───── TEXT PASSAGE ─────

However, the road to becoming a corporate house is long and arduous, and if there is an opportunity along the way to establish your presence, why not take it? This is precisely the thinking being adopted by many start-ups in India now to withstand the many changes in the external environment and become a well-oiled self-sustaining business operation at every stage of growth

Start-ups are founded on the premise of providing solutions to market demand where gaps exist and creating markets for accessible solutions. This premise makes the advantages for a collaboration with corporates abundantly clear: partner with a market leader who has no dearth of capital or resources.

Whether you are a start-up or a corporate, innovation and new markets are key, and start-ups can offer corporate these avenues. Collaboration can take on multiple forms — a direct client-service provider relationship, a structured programme with many start-ups on the same problem, providing grants to relevant start-ups, etc.

For corporates, collaborating with start-ups helps them navigate an ever-changing landscape and try out newer business models while their own proven business models may not have yielded desired results. Such partnerships also help them explore newer solutions on a smaller scale, maintain their leadership position, and also offers them the competitive edge by partnering with the innovation leader in their sector. 

Market leaders such as M&M, Unilever, Viacom, Axis Bank and HDFC Bank have already been working with a number of start-ups under different arrangements or programmes. For example, M&M has partnered with Ola and Scoot Networks (US-based).

───── SUPPLIED MATERIAL ─────

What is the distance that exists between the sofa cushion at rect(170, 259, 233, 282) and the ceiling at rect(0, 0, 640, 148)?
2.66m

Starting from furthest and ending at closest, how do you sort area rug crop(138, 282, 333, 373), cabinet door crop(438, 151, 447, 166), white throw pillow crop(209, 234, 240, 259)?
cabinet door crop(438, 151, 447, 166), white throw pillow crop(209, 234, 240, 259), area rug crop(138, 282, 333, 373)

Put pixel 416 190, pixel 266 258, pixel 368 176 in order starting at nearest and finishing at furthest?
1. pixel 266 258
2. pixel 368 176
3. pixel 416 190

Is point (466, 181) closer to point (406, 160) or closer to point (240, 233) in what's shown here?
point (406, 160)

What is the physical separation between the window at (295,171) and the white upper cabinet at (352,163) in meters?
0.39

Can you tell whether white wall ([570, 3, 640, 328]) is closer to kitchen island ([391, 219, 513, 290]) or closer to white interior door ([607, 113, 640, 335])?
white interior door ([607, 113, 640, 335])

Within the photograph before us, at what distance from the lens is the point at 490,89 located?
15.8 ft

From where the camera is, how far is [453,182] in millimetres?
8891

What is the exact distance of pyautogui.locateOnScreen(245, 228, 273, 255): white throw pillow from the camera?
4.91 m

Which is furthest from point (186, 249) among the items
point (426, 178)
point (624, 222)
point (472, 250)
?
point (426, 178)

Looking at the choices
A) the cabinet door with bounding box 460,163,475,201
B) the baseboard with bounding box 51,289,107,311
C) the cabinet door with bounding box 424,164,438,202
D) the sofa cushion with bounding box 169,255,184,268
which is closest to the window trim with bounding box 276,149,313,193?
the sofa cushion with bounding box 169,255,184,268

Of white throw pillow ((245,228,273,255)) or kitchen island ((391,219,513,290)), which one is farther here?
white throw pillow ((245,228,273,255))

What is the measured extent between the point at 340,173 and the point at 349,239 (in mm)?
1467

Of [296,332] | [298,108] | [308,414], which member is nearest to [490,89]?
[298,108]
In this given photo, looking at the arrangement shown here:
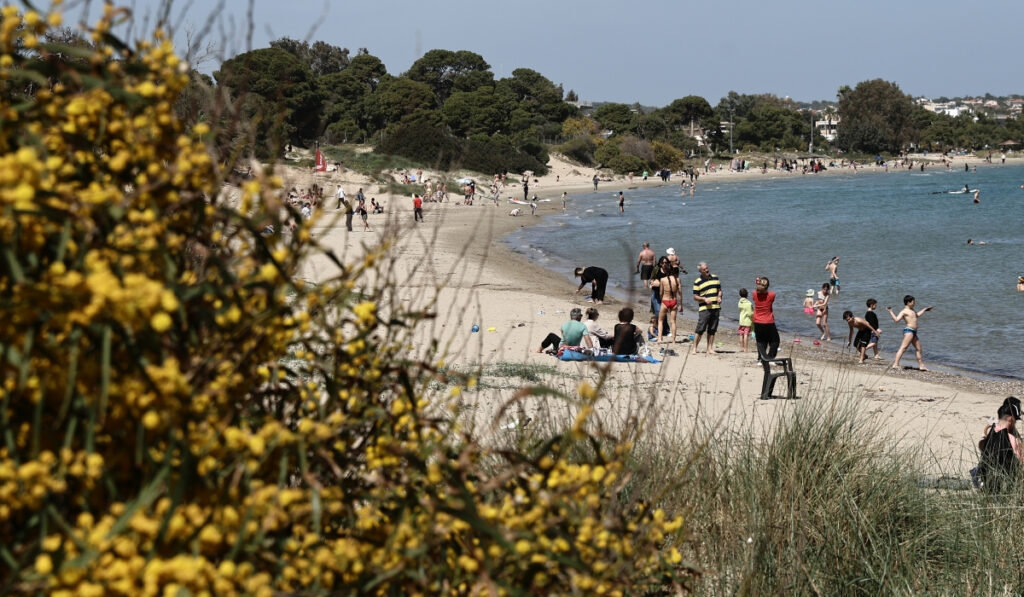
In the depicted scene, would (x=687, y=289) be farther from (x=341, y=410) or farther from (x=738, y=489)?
(x=341, y=410)

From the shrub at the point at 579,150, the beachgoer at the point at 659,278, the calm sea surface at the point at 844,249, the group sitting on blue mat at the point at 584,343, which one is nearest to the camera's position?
the group sitting on blue mat at the point at 584,343

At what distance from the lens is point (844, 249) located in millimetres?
42594

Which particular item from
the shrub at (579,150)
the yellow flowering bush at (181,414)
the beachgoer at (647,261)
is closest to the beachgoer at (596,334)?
the beachgoer at (647,261)

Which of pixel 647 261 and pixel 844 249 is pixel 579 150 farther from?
pixel 647 261

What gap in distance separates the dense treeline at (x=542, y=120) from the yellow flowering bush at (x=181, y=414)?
3066cm

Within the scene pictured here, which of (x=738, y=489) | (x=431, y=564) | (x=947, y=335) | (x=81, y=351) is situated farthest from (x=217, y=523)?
(x=947, y=335)

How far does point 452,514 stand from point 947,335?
888 inches

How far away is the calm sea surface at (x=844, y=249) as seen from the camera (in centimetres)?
2309

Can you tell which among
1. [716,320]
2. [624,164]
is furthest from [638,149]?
[716,320]

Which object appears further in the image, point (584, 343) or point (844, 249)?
point (844, 249)

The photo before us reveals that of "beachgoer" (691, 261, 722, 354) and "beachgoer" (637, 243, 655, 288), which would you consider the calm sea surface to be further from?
"beachgoer" (691, 261, 722, 354)

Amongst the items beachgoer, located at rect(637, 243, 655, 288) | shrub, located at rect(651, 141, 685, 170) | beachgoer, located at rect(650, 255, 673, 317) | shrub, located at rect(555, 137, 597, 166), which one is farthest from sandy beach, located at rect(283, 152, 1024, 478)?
shrub, located at rect(651, 141, 685, 170)

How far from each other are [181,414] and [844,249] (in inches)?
1702

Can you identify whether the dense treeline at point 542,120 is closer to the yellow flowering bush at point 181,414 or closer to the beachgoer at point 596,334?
the beachgoer at point 596,334
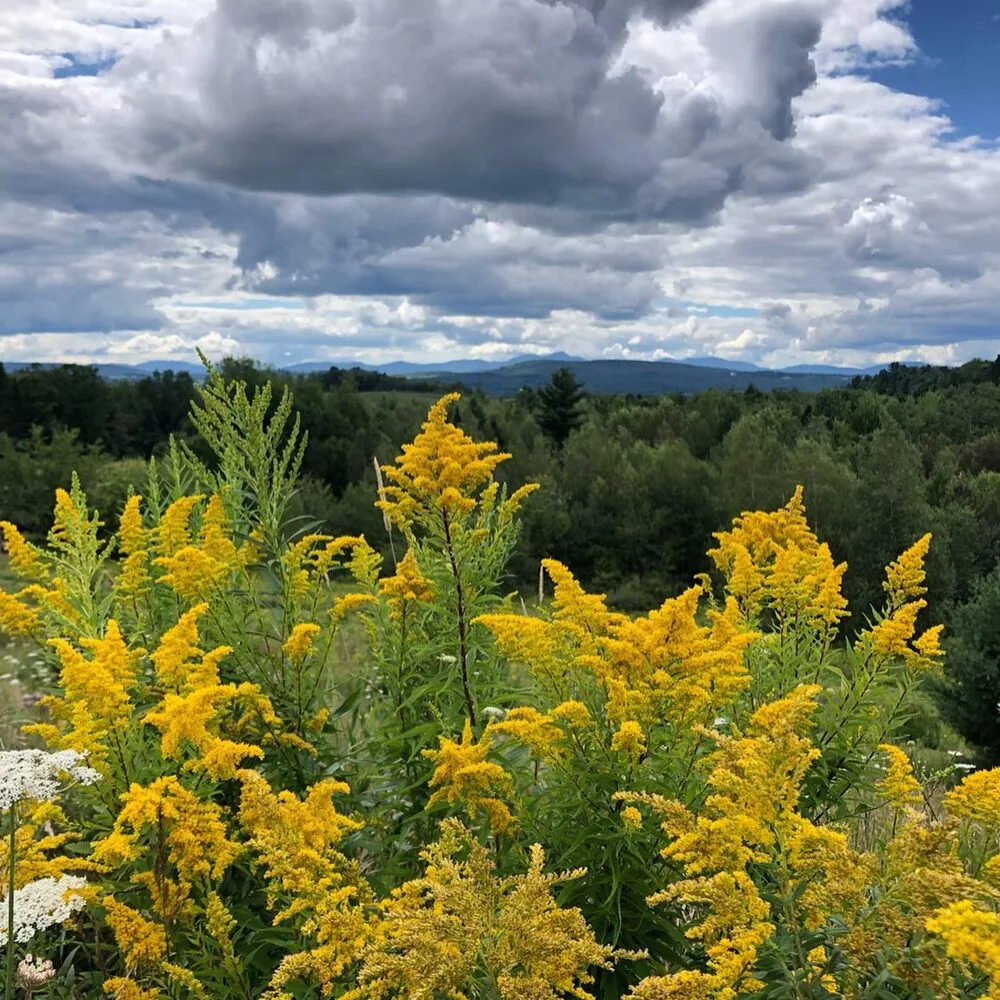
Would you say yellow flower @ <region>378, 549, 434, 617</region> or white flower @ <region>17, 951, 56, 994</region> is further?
yellow flower @ <region>378, 549, 434, 617</region>

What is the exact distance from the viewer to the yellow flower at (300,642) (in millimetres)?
3033

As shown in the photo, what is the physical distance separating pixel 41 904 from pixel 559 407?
7572 centimetres

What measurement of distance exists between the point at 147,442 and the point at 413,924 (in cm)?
6976

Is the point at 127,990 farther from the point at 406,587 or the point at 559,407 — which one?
the point at 559,407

─────

> **REQUIRED WORK**
1. Please rewrite the paragraph of the start-up passage that begins "For corporates, collaborating with start-ups" as a short bulleted list, keeping its main facts.
2. Retype the section of the start-up passage starting with "Market leaders such" and going on through "Scoot Networks (US-based).".
3. In the start-up passage, which companies is M&M named as having partnered with?

> **TASK SOLUTIONS**
1.
- Collaborating with start-ups helps corporates navigate an ever-changing landscape.
- It lets them try out newer business models when their own proven models may not have yielded desired results.
- It helps them explore newer solutions on a smaller scale.
- It helps them maintain their leadership position.
- It gives them a competitive edge by partnering with the innovation leader in their sector.

2.
Market leaders such as M&M, Unilever, Viacom, Axis Bank and HDFC Bank have already been working with a number of start-ups under different arrangements or programmes. For example, M&M has partnered with Ola and Scoot Networks (US-based).

3. Ola and Scoot Networks (US-based).